• _SOURCE EXCERPT_:

* * * *

# Family Birthday Dinner



## pchinvegas (Apr 12, 2013)

We had reservations last night for a birthday dinner at Benihana's at the Hilton here in Las Vegas. It was my grandson's 17th. We arrived and were shown to a table and then given a stranger ! WHAT? I realize that they do not want to use a cook to serve one person, but there were other single and duce tables in the other areas of the restaurant. She was nice, could not stop talking and informed us she was sick, oh joy !
The dinner was good, the cook was not very entertaining and the affair was way over priced but my grandson had a great time and that's really all that counts.


----------



## That Guy (Apr 12, 2013)

Sometimes, it's nice to meet strangers . . . other times, NOT!  She announces she's sick?  Thanks a lot!  All of a sudden, Hitchcock's _Strangers on a Train _comes to mind.  YIKES!

Glad you had a good time and HAPPY BIRTHDAY, grandson.  SEVENTEEN . . . whew!


----------



## SifuPhil (Apr 12, 2013)

Wait - you found time in mid-meal to dye your hair bright purple? 

It was that sick stranger's idea, _wasn't_ it? Her and the unskilled chef forced you to do it, _didn't_ they?!?


----------



## rkunsaw (Apr 12, 2013)

Looking at the picture I'm trying to decide which one is the stranger. You all look pretty strange Oops, did I really say that?
I hope you all don't come down with some weird ailment.


----------



## SeaBreeze (Apr 12, 2013)

I'm not crazy about sitting with strangers either when having dinner out.  The couple of times that happened, it was large groups, so everyone pretty much kept to themselves, which is alright by me.  Personally, I wouldn't dine at a place like Benihana's if I was by myself.   BTW, nice family picture Pchinvegas!


----------



## Ozarkgal (Apr 12, 2013)

I definitely could not go into a Benihana's alone and be seated with a bunch of strangers. I don't even like to go into fast food restaurants alone...come to think of it, I pretty much don't like restaurants at all anymore, no matter who I'm with. Too many bad experiences. 

 Pch..Glad you were able to enjoy the family time, and your grandson had a nice birthday, despite the intrusion. At 17, it's nice he wants to spend his birthday with his grandmother.


----------



## SifuPhil (Apr 13, 2013)

Ozarkgal said:


> ... come to think of it, I pretty much don't like restaurants at all anymore, no matter who I'm with. Too many bad experiences.



I stopped going to so-called "buffets" many years ago when I watched people taking a piece of, say, roast beef, nibbling it, deciding they didn't like it and putting it back.

Kids wiping their noses then using the serving utensils.

* * * *

• _DATA EXTRACT_:
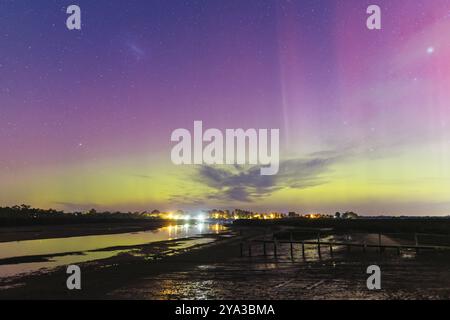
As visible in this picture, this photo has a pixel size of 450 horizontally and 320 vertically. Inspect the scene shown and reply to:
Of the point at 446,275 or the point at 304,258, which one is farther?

* * * *

• _STATED TASK_:
Continue the forum thread above about the family birthday dinner at Benihana's, starting right after its last post.

• _OUTPUT_:
People sneezing over the food, and NO the sneeze guards don't really help all that much.

My philosophy is that food that is meant to be hot should be _served_ that way, not luke-warm after sitting for 20 minutes under a heating lamp.

And when I served a short stint as a commercial cleaning business owner I got to see the inner workings of commercial kitchens ... no, thanks.


----------



## That Guy (Apr 13, 2013)

EEEEK!  I try not to think about who what when and where while enjoying mastication . . .


----------



## pchinvegas (Apr 19, 2013)

haha, the woman with the pink hair is my daughter, who donated a kidney to a stranger last year. The gray haired vixen in the picture of the family is me !
I enjoy meeting people but did not expect it at this time, and her being sick was not enjoyable.
rkunsaw, we really look strange to you?


----------



## SifuPhil (Apr 19, 2013)

That Guy said:


> EEEEK!  I try not to think about who what when and where while enjoying mastication . . .



People go blind from that, you know ...



pchinvegas said:


> haha, the woman with the pink hair is my daughter, who donated a kidney to a stranger last year. The gray haired vixen in the picture of the family is me !



Oh my goodness, I'm sorry! I thought it was the same person - you look so much alike!

(I'm sure YOU'LL be glad to hear that, but please don't tell HER - I have ENOUGH people hunting for me)


----------



## That Guy (Apr 20, 2013)

SifuPhil said:


> People go blind from that, you know ...



Just wearing my glasses, now . . .


----------



## lilpoppy1 (May 3, 2013)

EWW, I am never going to a buffet again. After reading that post.


----------



## That Guy (May 3, 2013)

I'm never reading a post like that again!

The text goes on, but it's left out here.